La argumentación está abrumadoramente documentada en investigaciones arqueológicas realizadas en todos los rincones del planeta: Teotihuacán, Chavín de Huántar, Tiahuanaco, Catal Huyuk, Uruk, Hopewell, Jömon, Jatinkiko, Stonehenge, y muchísimos sitios más. Etnografías realizadas durante el siglo XX son citadas con propiedad, particularmente las referidas a los grupos nativos norteamericanos; autores clásicos de la antropología (Boas, Lévi-Strauss, Marcel Mauss) son enlazados en una trama reflexiva que intenta reinterpretar nuestra visión unilateral de las culturas humanas. Los relatos de los colonizadores sobre los colonizados (misioneros, cronistas, aventureros, conquistadores) aportan miradas que los autores buscan comprender con una nueva óptica. El pensamiento político de intelectuales nativos americanos, su diálogo con los pensadores europeos y su influencia en el desarrollo de las ideas de la Ilustración del siglo XVIII son puestos en relieve frente a un relato minimizador que los colocaba en el papel de simples interlocutores ficticios de los filósofos de la época. Así, el norteamericano Kondiaronk viene a ocupar un lugar junto a Montesquieu y sus compañeros enciclopedistas.
La principal idea subyacente es que la historia de las sociedades humanas es mucho más diversa y zigzagueante de lo que solemos creer.
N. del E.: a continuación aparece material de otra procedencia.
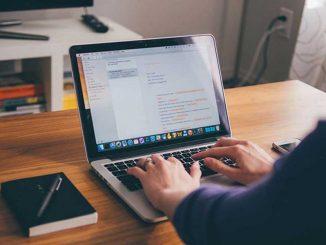 Depuis l'Internet, les blogs ont gagné en importance. De même pour les rédacteurs Web car ils fournissent les contenus pour maintenir l'intérêt des internautes.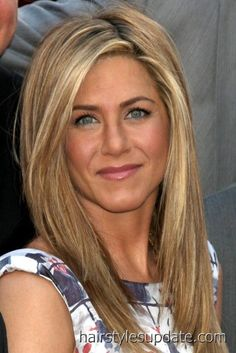 Jennifer Aniston is finally revealing to the world the secret to her beautiful hair. Read more about The Living Proof for Jennifer Aniston's Beautiful Hair Over 40 Hairstyles, Celebrity Hairstyles, Pretty Hairstyles, Straight Hairstyles, Boho Hairstyles, Wedding Hairstyles, Short Hairstyles, Blonde Hairstyles, Long Haircuts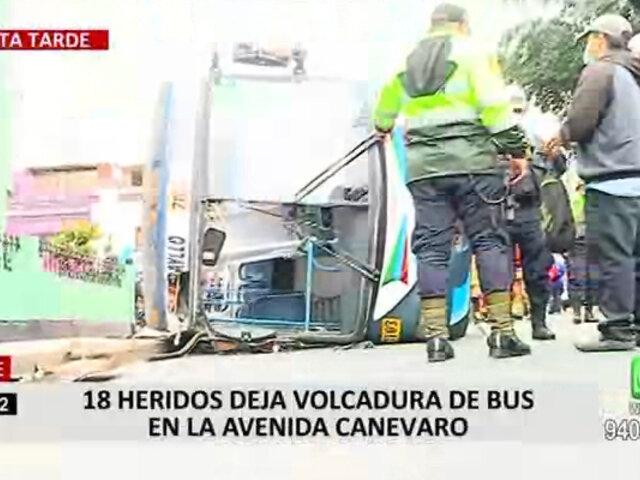 Lince: cúster lleno de pasajeros vuelca en avenida Canevaro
El panorama incluye grupos humanos que adoptaron la domesticación de animales y rechazaron la agricultura o viceversa; otros que mantuvieron su comportamiento recolector simultáneamente con el desarrollo de cultivos; quienes abandonaron prácticas domesticadoras; quienes alternaban estacionalmente entre grandes concentraciones de población y pequeños grupos, con jerarquías temporales o sistemas de gestión colectiva; sociedades creadoras de grandes monumentos sin que esto significara cultura urbana, ni economía agrícola, ni aparente explotación de mano de obra, sino proyectos colectivos. La lista podría continuar.
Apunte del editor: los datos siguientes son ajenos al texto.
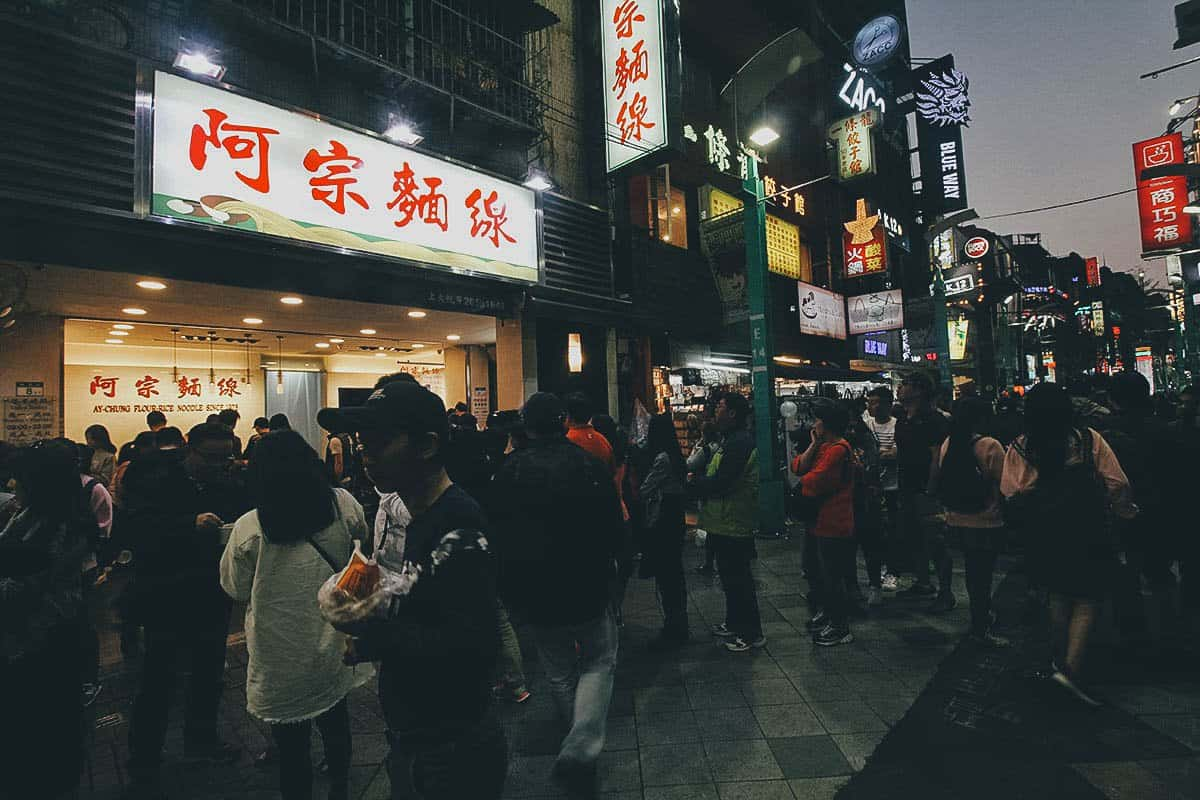 Long queue at Ay-Chung Flour Rice Noodles in Taipei, Taiwan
Para los autores, los grupos humanos conforman su organización condicionados por una gran cantidad de factores, algunos materiales, otros culturales (en este sentido, cuestionan el paradigma materialista que considera que las condiciones materiales determinan las estructuras culturales y las formas de organización social). Uno de estos factores es el impulso a diferenciarse de sus vecinos rivales y hermanos, la llamada esquizogénesis o esquismogénesis, en palabras de Bateson.
El centro del planteamiento de Graeber y Wengrow es por qué nos quedamos estancados en un sistema y un discurso casi únicos, en los que la libertad para crear o modificar las relaciones sociales parece condenada al cajón de los recuerdos y la civilización occidental se presenta a sí misma como el modelo a seguir. Esta preocupación debería sustituir las clásicas preguntas sobre el origen de la desigualdad y del Estado.
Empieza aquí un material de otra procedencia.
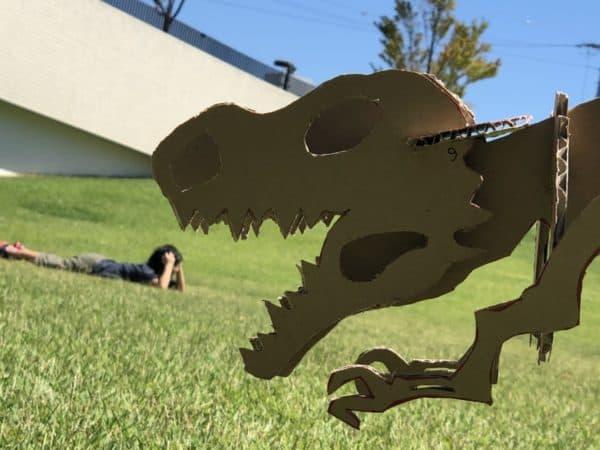 恐竜に食べられそうな少年
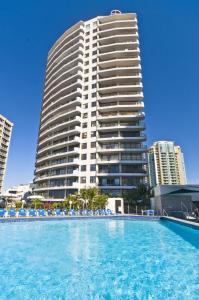 Surfers International Apartments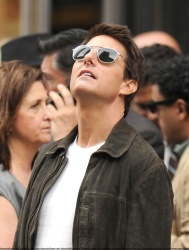 Tom Cruise - on the set of 'Oblivion' outside at the Empire State Building - June 12, 2012 - 376xHQ 2dPTCZiD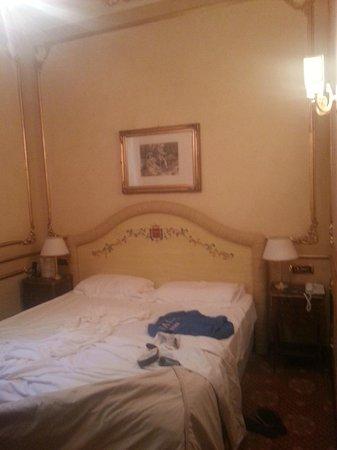Grand Hotel Wagner : Zimmer/Bett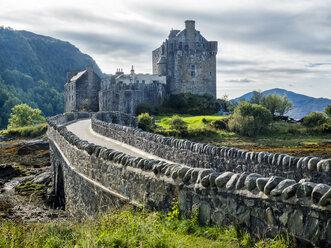 UK, Scotland, Loch Alsh, Kyle of Lochalsh, Eilean Donan Castle - STSF01395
No todo lleva al capitalismo
Volviendo al origen, los autores cuestionan, en primer lugar, el carácter de “revolución” de la domesticación de plantas y animales, demostrando que fue un proceso lento y largo de miles de años durante el cual convivieron el clásico forrajeo (recolección de frutos, pesca y caza) con formas de manejo de especies vegetales y animales que derivaron, a la larga, en la agricultura y la ganadería.
En segundo lugar, discuten la asociación de este proceso con la injusticia social. Basándose en abundante material bibliográfico y en los más recientes descubrimientos arqueológicos, rompen la asociación causal entre la domesticación de plantas y animales y la génesis de gobiernos y de estados y de la explotación de unos por otros. En primer lugar, aluden a grupos humanos no agricultores, algunos igualitarios, otros jerárquicos, con diversos tipos de organización social; en algunos casos, eran constructores de estructuras arquitectónicas monumentales de uso incierto, quizás estacional.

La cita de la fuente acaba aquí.